On our stroll back to the car, I mentioned a great entrepreneurial idea that had leapt into my mind. "When I was in junior high, my home town held a big parade every July. people would line the streets to see the bands, politicians, and whatever. Being July, it would get hot lined up on the sidewalks - and there were no vendors selling any refreshments. So one year I went to K-Mart, got a case of cheap Cragmont pop (many flavors), stuck 'em in an ice chest on a little red wagon, and sold them for a quarter apiece. Always sold out, too! [NOTE: That worked for a few years, until someone reported me to the police for having no license.]
"Just think, Ron! Some enterprising youngster could get a case of pop, haul it up Cinder Cone, and charge $10 a can!" Not that I would consider hauling anything up the cone - but maybe a boy scout troop could raise funds... We got a good laugh out of that notion.
We'd started our hike at 9:00; the clock now approached noon. Time for one more PB&J sandwich for lunch, then a long drive back down to Redding.
After the exertion of the climb, I didn't care whether we hit one more (easy, this time) trail beside the lake.
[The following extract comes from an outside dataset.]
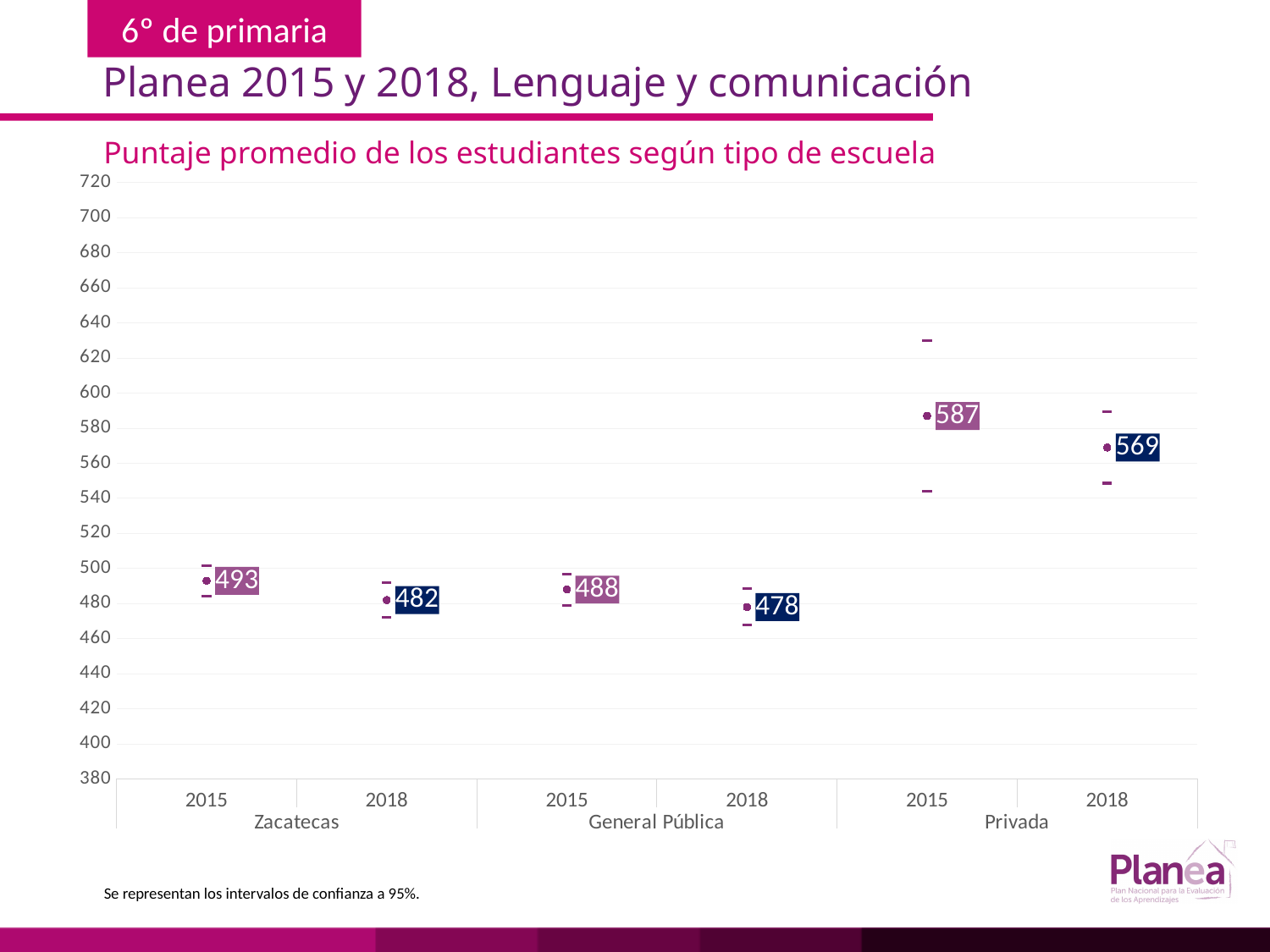
How many data points are plotted on the chart? 6 Which is larger, the Zacatecas 2018 score or the General Pública 2018 score? Zacatecas 2018 What is the average score for Zacatecas in 2018? 482 What is the difference between the Zacatecas scores in 2015 and 2018? 11 What is the average score for Privada in 2018? 569 Which group and year has the highest average score? Privada 2015 What is the title of the chart? Puntaje promedio de los estudiantes según tipo de escuela What is the difference between the Privada scores in 2015 and 2018? 18 What is the average score for General Pública in 2015? 488 What is the average score for Zacatecas in 2015? 493 Which group and year has the lowest average score? General Pública 2018 Did the Privada average score rise or fall from 2015 to 2018? fall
We'd seen our share of beauty in our three days here; calling it a day would let us do business in town, talk to our wives, and get the skinny on a trail for tomorrow morning. (Since Redding again hit 102° today, we knew any hike nearby in Whiskeytown NRA better be REAL early). Following that, Ron would fly home, and I would try to avoid the fires to reach Yosemite.
And to complete our lessons for Volcanoes 101: the fourth type is a shield volcano, created by multiple flows of very liquid lava oozing away from the central vent. This produces a rounded, spread-out mountain that park info says 'resembles a Roman Shield'. Once we left the dirt road to Butte Lake, West Prospect dominated the landscape south of the highway.